Yekta benim beklemediğim kadar uyumlu oynadı takımla. Daha 2 antrenmana çıkmış bir oyuncunun bu denli özverili oynaması, bu denli takıma uyumlu olması çok enteresan. Kesinlikle çok çok faydası olacak. Hem iç, hem de kanatta çok iyi işler yaptı. Zaten böyle bir oyuncuydu Kasımpaşa'da. Tabii ki daha çekingenliği var ama daha fazla sorumluluk alacaktır.

Stancu ise çok çok yararlı olacağını hemen belli etti. Böyle oynadığı sürece, Yekta ve Culio'nun beraber oynayacağı her maçta ikinci santrafor olarak görev alabilir. Çok da gol atar. Birincisi hızlı bir oyuncu. İkincisi ayağına hakim ve en önemlisi fizik olarak da ezilmiyor sahada. 1-2 şut girişimi de onun en önemli özelliklerinden biridir. Dedim ya, Necati'yi alamayınca, Hagi ona benzer, daha genç ve daha potansiyelli birini hemen getirdi takıma.

Artık tamamen takıma uyum sağlayan Culio ise yukarıda belirttiğim gibi efsane olmaya doğru koşar adım gidiyor.

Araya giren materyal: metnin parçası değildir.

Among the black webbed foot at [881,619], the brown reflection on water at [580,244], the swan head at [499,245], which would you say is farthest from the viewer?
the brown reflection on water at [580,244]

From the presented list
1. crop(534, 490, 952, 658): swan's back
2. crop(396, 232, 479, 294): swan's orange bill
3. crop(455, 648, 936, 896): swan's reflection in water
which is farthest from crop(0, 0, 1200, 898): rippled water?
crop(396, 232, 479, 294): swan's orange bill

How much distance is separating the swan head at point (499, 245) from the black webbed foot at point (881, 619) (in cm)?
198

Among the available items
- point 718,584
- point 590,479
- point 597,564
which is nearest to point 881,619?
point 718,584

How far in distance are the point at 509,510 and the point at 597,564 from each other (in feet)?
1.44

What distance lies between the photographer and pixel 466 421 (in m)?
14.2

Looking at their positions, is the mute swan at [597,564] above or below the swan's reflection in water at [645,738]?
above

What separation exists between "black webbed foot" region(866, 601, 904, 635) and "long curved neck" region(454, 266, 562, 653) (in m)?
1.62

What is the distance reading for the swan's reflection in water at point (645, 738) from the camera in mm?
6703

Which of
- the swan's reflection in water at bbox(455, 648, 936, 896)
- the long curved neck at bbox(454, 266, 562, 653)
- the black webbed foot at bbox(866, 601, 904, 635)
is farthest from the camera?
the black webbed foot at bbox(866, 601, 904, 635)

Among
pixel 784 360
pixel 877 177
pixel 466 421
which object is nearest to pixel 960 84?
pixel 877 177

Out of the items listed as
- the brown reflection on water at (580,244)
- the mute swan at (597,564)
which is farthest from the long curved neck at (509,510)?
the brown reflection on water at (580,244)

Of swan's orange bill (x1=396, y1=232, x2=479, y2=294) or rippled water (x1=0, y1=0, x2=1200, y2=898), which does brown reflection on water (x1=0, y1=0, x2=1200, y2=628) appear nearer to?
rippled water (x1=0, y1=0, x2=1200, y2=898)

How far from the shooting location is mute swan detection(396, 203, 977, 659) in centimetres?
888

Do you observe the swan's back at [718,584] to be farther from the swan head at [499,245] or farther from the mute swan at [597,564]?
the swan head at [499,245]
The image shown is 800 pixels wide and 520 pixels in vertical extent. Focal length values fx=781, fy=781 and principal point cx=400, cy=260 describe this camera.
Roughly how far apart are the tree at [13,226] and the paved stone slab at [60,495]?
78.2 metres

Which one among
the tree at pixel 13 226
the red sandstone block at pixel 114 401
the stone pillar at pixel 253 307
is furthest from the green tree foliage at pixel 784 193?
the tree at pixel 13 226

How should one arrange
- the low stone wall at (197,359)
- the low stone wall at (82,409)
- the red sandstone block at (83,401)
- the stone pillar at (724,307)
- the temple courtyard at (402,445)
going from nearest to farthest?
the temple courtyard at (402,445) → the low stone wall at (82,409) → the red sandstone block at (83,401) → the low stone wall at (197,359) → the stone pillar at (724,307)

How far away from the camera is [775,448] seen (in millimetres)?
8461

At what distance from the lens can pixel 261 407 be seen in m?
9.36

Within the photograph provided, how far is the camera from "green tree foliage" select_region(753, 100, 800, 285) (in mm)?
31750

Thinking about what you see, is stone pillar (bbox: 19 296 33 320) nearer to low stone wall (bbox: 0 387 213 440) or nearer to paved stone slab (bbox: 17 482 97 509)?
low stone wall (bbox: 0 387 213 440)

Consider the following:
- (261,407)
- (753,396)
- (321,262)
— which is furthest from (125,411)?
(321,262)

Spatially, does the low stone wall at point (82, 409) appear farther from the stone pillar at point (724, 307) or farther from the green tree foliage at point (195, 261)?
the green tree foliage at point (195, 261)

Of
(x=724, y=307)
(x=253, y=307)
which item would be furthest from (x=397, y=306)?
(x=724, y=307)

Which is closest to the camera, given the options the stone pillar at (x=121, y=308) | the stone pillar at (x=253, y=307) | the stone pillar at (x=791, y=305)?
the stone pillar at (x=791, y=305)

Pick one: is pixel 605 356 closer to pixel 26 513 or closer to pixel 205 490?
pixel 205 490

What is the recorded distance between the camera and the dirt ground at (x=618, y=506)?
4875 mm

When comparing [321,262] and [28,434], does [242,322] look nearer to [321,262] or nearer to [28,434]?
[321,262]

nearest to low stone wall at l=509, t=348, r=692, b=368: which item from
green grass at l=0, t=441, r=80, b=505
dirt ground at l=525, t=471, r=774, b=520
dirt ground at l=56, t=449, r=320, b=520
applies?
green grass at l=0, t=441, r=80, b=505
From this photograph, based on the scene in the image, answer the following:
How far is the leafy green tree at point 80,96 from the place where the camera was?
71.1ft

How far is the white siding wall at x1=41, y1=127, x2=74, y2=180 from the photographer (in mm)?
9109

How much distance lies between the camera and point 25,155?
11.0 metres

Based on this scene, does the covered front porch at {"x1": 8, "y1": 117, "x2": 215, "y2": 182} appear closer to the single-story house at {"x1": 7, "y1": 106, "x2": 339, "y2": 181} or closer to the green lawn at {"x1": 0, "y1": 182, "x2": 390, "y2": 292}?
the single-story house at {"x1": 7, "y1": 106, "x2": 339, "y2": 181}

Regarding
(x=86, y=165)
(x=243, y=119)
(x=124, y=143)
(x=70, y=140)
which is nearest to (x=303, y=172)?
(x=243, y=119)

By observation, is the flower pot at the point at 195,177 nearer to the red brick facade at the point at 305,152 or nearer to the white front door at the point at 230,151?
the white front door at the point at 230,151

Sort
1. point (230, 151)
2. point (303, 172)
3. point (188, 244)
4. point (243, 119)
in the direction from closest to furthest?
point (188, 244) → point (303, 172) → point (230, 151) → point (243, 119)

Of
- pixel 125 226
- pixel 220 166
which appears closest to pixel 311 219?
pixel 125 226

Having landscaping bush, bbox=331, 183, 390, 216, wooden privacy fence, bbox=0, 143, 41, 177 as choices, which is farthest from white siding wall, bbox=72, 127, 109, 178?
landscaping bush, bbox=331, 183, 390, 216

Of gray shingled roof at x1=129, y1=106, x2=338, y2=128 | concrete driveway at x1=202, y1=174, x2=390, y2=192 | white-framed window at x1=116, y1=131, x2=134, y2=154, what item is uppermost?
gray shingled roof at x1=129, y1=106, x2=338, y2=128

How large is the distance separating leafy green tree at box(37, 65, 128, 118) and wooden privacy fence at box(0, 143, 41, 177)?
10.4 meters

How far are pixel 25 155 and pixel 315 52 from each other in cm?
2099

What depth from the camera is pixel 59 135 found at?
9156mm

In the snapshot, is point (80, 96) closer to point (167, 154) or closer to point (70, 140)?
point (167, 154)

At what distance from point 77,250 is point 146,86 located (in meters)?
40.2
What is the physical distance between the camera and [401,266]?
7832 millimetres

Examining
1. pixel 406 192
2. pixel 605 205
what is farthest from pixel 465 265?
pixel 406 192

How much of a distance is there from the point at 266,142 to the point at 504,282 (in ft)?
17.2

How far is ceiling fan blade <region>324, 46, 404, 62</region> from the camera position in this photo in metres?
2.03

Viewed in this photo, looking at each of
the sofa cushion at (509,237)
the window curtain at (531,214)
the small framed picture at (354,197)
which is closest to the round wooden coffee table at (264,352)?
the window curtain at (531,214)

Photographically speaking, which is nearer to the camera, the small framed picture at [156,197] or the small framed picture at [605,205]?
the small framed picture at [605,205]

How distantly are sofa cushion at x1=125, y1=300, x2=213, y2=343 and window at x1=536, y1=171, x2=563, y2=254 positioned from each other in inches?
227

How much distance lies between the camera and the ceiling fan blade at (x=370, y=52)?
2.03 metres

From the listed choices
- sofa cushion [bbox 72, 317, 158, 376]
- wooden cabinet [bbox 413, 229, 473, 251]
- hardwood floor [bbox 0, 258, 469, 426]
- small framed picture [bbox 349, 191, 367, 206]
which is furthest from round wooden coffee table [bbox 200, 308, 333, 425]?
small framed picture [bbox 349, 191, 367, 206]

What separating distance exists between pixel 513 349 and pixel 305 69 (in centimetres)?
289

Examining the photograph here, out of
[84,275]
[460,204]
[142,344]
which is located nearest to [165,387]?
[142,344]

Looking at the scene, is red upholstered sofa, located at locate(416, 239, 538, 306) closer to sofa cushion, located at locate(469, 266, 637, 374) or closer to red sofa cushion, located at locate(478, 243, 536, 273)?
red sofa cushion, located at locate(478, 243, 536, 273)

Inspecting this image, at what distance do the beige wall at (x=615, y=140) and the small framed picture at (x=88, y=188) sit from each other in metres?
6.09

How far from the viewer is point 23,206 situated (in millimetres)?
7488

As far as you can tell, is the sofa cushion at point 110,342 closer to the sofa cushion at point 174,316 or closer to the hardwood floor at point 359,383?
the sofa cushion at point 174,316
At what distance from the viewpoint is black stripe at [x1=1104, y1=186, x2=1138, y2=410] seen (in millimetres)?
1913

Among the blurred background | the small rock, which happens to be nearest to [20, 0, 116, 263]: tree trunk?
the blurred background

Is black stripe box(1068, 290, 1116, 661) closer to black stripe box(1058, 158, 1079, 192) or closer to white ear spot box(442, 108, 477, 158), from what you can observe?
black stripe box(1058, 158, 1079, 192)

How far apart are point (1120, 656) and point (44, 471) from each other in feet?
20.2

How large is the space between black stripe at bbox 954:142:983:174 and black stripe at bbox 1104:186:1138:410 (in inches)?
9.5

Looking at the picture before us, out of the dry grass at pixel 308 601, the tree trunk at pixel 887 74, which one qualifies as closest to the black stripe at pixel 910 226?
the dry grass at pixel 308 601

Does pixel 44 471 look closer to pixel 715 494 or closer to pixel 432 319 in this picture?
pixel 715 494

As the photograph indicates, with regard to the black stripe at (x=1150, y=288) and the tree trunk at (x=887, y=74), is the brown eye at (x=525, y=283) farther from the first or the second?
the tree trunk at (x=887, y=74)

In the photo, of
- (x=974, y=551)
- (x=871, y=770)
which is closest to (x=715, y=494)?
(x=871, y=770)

Sahanın her yerinde, yorulmadan, akıllı bir şekilde oynamaya devam ediyor. 2-3 maç sonra kendi adıma blogun sağ tarafına Culio'yu ekleyip ona saygımı sunacağım. Daha geldiği gibi 2. lig topçusu, Carrusca ilan edilen adamın teker teker o saçmalayanlara laflarını yedirmesine şapka çıkarırım.

Öte yandan Cana'nın gereksiz gördüğü kart dışında müthiş oynadığını, Servet'in lanet olsun ki performansını tekrar tepeye taşıdığını ekleyebiliriz. Lanet olsun ki diyorum çünkü her iyi oynadığı maç takıma ihanet ettiğini daha fazla kanıtlıyor. Yazık; Rijkaard'a, Neeskens'e.

Sonuç olarak TT Arena'ya güzel başladı Galatasaray. Eksikler var; hücum organizasyonlarında özellikle ama kadroda da eksikler var. Benim Hannover maçından sonraki iddiam bu devre 17 maçta en az 10 galibiyet alacağımızdı. İlki güzel bir mücadele sonucu geldi. Umarım 10 veya daha fazlası da gelir.

Yürüyedur GALATASARAY! Yürüyedur HAGI!

1 yorum:

Nihat ONUR dedi ki...

mre ve Musa bugün Konya’da 11 başladı,Eğer Ziya DOĞAN bunları ilk 11 e koyabiliyor ve bunlar gerçekten hem kendilerine hem de Konyaspora katkıları olabiliyorsa ELLERİMİZ bizi tüm ilk yarı boyunca meşhur BAM ‘a mecbur edenlerin iki yakasında dır …
Öncelikle Rijjkard sonrasında hiçbir iddamız olmamasına rağmen şans vermeyen Hagi ve Tugay !!